TEXTE EXTRAIT:

● ● ● ● ● ● ●

Mais qu’en est-il pour l’immoral ? Même, sommes-nous vraiment contraints par l’extérieur, de faire certaines choses « non-morales » ? Pour l’existentialiste français Jean-Paul Sartre (1905-1980), et plus précisément dans sa conférence de 1945, puis de son ouvrage de 1946 (étant le compte rendu de cette même conférence), L’Existentialisme est un humanisme, même s’il y a une « situation » dans l’expérience du monde, nous sommes tout de même libres de nos actes, qui doivent être « responsables ». Dire qu’un acte est conditionné par une cause extérieure (qui contraint donc), et sur lequel on ne pourrait pas porter de jugement moral, est une preuve de « mauvaise foi », de déni, car nous devons sans cesse avoir l’angoisse de faire des actes responsables.
Mais d’où vient cette angoisse chez Sartre ? Nous sommes un projet pour l’Humanité. C’est-à-dire que nous construisons l’autre, avec nous-même. Il s’agit donc d’avoir des convictions morales collectives fondées sur l’expérience d’autrui. Il s’agirait donc de faire des actes responsables « comme si l’Humanité était fixée et se réglait sur ces actes » (L’Existentialisme est un humanisme, J.-P. Sartre, 1946). C’est le regard d’autrui qui va nous permettre de prendre conscience de nos propres convictions morales, et de savoir si elles sont partagées ou non par l’autre. La responsabilité de l’Homme, dans la morale, tient sur le rapport que l’Homme a avec l’autre : « Autrui est le médiateur entre moi et moi-même » (L’Être et le Néant, J.-P. Sartre, 1943). La conviction, pour Sartre, vient de l’expérience d’autrui.

● ● ● ● ● ● ●

EXTRAIT DE DONNÉES:
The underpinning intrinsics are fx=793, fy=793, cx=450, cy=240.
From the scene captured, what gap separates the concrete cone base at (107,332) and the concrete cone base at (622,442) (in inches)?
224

● ● ● ● ● ● ●

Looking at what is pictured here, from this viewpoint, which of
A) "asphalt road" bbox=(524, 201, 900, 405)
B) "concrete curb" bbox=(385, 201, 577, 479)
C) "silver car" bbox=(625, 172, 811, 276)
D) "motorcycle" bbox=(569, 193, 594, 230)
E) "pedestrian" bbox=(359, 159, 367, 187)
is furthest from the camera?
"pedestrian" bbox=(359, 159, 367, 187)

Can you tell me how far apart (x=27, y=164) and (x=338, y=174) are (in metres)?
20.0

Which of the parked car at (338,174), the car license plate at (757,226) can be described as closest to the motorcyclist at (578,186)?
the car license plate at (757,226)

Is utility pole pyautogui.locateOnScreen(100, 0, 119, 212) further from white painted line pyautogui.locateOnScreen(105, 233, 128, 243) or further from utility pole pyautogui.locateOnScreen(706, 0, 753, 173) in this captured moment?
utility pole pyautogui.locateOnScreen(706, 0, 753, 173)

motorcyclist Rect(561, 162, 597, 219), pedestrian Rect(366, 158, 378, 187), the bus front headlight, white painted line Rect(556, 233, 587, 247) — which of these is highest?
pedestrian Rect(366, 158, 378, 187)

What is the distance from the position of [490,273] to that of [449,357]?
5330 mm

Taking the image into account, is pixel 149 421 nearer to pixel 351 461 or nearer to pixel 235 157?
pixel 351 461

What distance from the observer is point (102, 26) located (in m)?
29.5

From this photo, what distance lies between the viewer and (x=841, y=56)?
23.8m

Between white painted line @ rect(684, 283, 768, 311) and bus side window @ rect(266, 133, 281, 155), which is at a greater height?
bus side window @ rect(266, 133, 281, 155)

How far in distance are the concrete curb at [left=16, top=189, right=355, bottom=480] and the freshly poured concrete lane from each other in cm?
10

● ● ● ● ● ● ●

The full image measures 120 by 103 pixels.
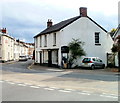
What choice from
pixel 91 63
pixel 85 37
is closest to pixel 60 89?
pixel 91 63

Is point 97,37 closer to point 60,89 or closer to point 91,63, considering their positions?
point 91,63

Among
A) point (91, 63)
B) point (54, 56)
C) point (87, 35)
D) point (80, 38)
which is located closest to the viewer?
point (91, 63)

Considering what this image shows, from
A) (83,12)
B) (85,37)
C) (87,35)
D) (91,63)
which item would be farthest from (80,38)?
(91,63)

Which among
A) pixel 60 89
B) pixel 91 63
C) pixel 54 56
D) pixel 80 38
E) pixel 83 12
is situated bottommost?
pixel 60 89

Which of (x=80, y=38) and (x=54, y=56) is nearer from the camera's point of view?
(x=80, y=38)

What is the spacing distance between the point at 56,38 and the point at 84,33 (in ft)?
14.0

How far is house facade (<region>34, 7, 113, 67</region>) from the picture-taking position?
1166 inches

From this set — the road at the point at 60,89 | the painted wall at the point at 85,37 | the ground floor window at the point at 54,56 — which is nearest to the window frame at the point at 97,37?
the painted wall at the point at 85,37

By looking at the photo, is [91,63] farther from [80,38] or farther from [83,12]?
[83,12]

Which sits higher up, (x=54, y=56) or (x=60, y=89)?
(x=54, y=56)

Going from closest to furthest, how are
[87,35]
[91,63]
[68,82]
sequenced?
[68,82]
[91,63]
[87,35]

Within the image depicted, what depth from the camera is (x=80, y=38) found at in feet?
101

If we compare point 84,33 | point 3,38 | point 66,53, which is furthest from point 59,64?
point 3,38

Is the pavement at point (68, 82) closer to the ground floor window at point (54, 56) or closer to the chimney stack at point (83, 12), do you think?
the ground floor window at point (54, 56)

● ● ● ● ● ● ●

CONSIGNE: Recopiez mot pour mot le passage du texte sur Sartre qui commence par « Mais qu’en est-il » et s'arrête après « des actes responsables. ».

RÉSULTAT:
Mais qu’en est-il pour l’immoral ? Même, sommes-nous vraiment contraints par l’extérieur, de faire certaines choses « non-morales » ? Pour l’existentialiste français Jean-Paul Sartre (1905-1980), et plus précisément dans sa conférence de 1945, puis de son ouvrage de 1946 (étant le compte rendu de cette même conférence), L’Existentialisme est un humanisme, même s’il y a une « situation » dans l’expérience du monde, nous sommes tout de même libres de nos actes, qui doivent être « responsables ». Dire qu’un acte est conditionné par une cause extérieure (qui contraint donc), et sur lequel on ne pourrait pas porter de jugement moral, est une preuve de « mauvaise foi », de déni, car nous devons sans cesse avoir l’angoisse de faire des actes responsables.